2.8. Immunohistochemical analysis

The sections were rinsed in 0.01M PBS and then incubated in the following primary antibodies at 4°C overnight after blocking in 5% –10% goat serum for 90 min: anti-Nogo A (1 : 400, Abcam), anti-Nogo Receptor (NogoR; 1 : 400, Abcam), anti-RhoA (1 : 500, Abcam), anti Rho-associate kinase (ROCK; 1 : 1000, Abcam), anti-postsynaptic density-95 (PSD-95; 1 : 800, Abcam) and anti-vGlut1 (1 : 100, Abacm). After washing for 3 times×10 min, Brain sections were incubated with conjugated streptavidin antibody (1 : 200, Alexa Flour 594, Invitrogen), Alexa Fluor 488 or 594 (1 : 200, Invitrogen) and spinal cord sections were incubated with conjugated streptavidin antibody (1 : 200, Alexa Flour 594, Invitrogen) or Alexa Flour 488 (1 : 200, Invitrogen) for 90 min.

2.9. Western blot analysis

Total protein in samples was extracted with a protein extraction kit (keyGEN BioTECH, China), and protein concentrations were measured by BCA protein concentration determination reagent kit (Beyotime, China). The primary antibodies were anti-Nogo A (1 : 1000, Abcam), anti-Nogo Receptor (NogoR; 1 : 300, Abcam), anti-RhoA (1 : 5000, Abcam), anti Rho-associate kinase (ROCK; 1 : 1000, Abcam), anti-postsynaptic density-95 (PSD-95; 1 : 350, Abcam) and anti-vGlut1 (1 : 1000, Abacm). The secondary antibody was goat anti-rabbit IgG H&L (HRP) (1 : 5000, Abcam). An ECL chemiluminescence system (Perice) was used to detect specific proteins.

2.10. Quantification

Six sections (50 μm thickness spinal cord section and 30 μm thickness brain section) of reconstruction of BDA-labeled axonal fibers in each rat were observed in a confocal microscope (Olympus FV-1000, Japan). The total length of midline crossing CST fibers was calculated at 10× magnification (brain section) and 20× magnification (spinal cord section) from three-dimensional reconstruction of z-series stacks with ImageJ (Figs. 2A, and 3A).

Fig.2

Effect of muscimol on biotinylated dextran amine (BDA) labeling crossing midline corticospinal tract (CST) in intrahemispheric stratum. A, Representative fluorescence images of BDA-immunolabeling of CST fibers (above: 10×; below: 40×). B, Total length of the CST axon crossing the midline. The data are present as the mean±S.D. ^{# #
#} P < 0.001 compared with SHAM group, Scale bar = 100 μm (10×); 50 μm (40×), N = 9.

Fig.3

Effect of muscimol on biotinylated dextran amine (BDA) labeling crossing midline corticospinal tract (CST) in C5–7 denervated spinal cord. A, Representative photographs of BDA labeling sprouting axons of CST from contralateral motor cortex to denervated spinal cord. B, The total length of sprouting axons crossing midline. The data are present as the mean±S.D. ^{# #} P < 0.01 compared with SHAM group, Scale bar = 100 μm, N = 11.

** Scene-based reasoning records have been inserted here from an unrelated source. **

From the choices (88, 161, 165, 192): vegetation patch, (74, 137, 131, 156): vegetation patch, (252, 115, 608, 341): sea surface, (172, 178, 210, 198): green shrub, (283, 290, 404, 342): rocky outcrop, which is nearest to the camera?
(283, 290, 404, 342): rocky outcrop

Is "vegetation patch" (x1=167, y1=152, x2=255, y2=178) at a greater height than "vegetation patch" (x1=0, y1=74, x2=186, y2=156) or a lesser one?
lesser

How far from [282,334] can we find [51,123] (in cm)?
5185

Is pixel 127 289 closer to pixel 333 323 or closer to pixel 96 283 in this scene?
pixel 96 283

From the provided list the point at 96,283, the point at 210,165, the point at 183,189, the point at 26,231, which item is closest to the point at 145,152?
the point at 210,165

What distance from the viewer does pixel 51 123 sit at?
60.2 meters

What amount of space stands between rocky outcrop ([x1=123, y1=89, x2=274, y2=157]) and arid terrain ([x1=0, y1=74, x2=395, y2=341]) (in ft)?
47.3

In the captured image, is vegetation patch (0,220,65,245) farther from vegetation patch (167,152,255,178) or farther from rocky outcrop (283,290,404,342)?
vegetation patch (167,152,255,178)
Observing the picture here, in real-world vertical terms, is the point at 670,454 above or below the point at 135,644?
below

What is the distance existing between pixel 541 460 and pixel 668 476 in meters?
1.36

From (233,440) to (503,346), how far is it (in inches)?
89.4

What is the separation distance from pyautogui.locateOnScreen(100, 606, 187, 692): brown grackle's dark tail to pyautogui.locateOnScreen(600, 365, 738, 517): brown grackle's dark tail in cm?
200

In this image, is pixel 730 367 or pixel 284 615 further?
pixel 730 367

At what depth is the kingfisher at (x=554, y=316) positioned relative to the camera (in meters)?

The expressions of synaptic markers (PSD-95, vGlut-1) were detected by both immunofluorescence and western blotting. Images of PSD-95/vGlut-1 (30 μm thickness) in each rat were captured using Olympus FV-1000 (Japan) at 20× magnification from the ventral horn. The integrated density of 6 images from each rat was measured by ImageJ. Western blot images were captured by ECL Chemiluminescence Apparatus and their gray value were detected by Image-Pro Plus 6.0.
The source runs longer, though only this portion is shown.